• [ARBEITSAUFTRAG A] Gib nur die Zahl der Zeilen in der Auflistung an, die das Wort „farther“ enthalten. Groß- und Kleinschreibung zählen.

• [AUSGEWÄHLTER AUSZUG]
+++
# Angeln in USA, South Carolina



## SchwalmAngler (29. August 2010)

Ich muss demnächst beruflich in die USA, genauer gesagt nach Spartanburg in South Carolina. Wenn ich schon mal da drüben bin, würd ich gern ein wenig angeln. 

Weiss jemand wie sich das in den USA mit Angellizenzen und Angelscheinen für ein Gewässer verhält?

Ich gehe davon aus, das man (besonders als Ausländer) keine Prüfung wie hier in Deutschland braucht?

Wie sieht das mit Tages- oder Wochenkarten für ein Gewässer aus? Kann man sich dort einfach einen Schein für ein Gewässer in irgend einem Angelladen (wie hier in Deutschland) kaufen?

Als Zielfisch dachte ich an Barsche, Hecht oder Zander. Wollte halt hauptsächlich nen wenig Spinnfischen gehen. Denke mal, das ich mir dort drüben dann das Grund-Tackle (Rute, Rolle und Köder) kaufen werde. Da wirds ja sicherlich nen paar günstige Sachen geben die ich für die Zeit in der ich da bin nutzen kann. Evtl. werd ich das Zeugs dann später mit der Firmenpost nach Deutschland schicken lassen.
+++
Extrahierte Datensätze
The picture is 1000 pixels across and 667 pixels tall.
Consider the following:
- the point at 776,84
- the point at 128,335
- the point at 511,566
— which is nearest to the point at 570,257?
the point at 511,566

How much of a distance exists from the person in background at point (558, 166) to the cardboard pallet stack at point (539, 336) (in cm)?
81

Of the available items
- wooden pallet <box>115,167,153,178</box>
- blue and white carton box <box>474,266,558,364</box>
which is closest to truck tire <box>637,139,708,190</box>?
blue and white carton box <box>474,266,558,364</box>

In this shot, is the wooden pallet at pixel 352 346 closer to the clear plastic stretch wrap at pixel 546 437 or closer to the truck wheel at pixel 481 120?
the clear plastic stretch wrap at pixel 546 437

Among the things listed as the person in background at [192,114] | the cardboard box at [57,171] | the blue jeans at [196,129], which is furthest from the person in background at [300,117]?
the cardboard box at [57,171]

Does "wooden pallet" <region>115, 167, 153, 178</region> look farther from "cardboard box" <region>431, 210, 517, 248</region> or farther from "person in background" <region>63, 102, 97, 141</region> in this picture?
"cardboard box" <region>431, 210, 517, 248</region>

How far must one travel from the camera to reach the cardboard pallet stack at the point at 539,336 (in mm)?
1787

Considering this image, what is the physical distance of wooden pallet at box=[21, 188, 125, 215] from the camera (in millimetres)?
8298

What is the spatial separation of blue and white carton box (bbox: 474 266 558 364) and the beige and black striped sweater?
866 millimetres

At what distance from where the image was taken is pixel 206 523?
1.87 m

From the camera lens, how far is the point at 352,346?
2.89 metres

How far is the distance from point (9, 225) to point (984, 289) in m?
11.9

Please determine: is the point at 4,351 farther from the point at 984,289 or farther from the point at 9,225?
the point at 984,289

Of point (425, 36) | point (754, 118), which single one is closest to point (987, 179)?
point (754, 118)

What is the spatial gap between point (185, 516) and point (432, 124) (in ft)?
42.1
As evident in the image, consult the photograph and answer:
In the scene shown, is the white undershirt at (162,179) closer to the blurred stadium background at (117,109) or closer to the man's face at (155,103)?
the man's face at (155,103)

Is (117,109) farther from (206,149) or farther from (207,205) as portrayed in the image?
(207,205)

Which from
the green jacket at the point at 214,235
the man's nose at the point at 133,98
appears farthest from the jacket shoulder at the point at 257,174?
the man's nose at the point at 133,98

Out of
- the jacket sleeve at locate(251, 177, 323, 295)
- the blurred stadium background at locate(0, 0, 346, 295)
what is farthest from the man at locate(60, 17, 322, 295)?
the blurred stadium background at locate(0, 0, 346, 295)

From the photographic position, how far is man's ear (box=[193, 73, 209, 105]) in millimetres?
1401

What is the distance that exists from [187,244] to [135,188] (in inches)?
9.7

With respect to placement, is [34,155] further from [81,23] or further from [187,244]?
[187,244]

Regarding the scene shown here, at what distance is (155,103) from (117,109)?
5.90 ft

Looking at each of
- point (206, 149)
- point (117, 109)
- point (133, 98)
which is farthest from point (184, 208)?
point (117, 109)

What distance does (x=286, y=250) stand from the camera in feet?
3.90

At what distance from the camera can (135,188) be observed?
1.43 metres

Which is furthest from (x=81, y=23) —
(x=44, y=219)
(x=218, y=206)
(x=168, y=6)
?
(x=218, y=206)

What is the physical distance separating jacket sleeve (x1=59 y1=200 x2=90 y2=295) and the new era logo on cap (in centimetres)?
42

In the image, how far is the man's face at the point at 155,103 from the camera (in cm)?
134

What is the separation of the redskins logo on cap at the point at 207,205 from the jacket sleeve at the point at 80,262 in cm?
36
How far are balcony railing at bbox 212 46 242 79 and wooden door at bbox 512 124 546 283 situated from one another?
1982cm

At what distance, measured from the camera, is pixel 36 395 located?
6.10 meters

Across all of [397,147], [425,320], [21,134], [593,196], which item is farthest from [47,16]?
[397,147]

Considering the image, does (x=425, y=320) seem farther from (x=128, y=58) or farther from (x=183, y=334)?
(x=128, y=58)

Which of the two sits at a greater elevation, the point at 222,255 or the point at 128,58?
+++
• [ARBEITSAUFTRAG B] Schreib den Forumsbeitrag über das Angeln in South Carolina weiter, direkt im Anschluss an seinen letzten Satz.

• [SCHRIFTLICHE ANTWORT A] 4

• [SCHRIFTLICHE ANTWORT B]
Momentan gehts mir jedoch mehr um die Bedingungen damit ich überhaupt angeln kann. Währe super wenn mir jemand ein paar Infos geben könnte.


----------



## Ein_Angler (29. August 2010)

*AW: Angeln in USA, South Carolina*

Hier kannst du dich direkt beim Goverment informieren. Du bekommst Angelerlaubnisse übrigens nur in der City bzw. Town Hall.

http://sc.gov/Pages/default.aspx

Es gibt dort keine Scheine für einzelne Seen, du bezahlst die Lizenz und kannst fast an allen Gewässern in South Carolina angeln, das kann man dann der Broschüre entnehmen die man vor Ort bekommt. Auch musst du aufpassen wenn du Fisch mitnehmen willst, weil viele Gewässer nur C&R erlauben. 

Viel Spass wünsche ich dir, mit viel Muskie und Bass.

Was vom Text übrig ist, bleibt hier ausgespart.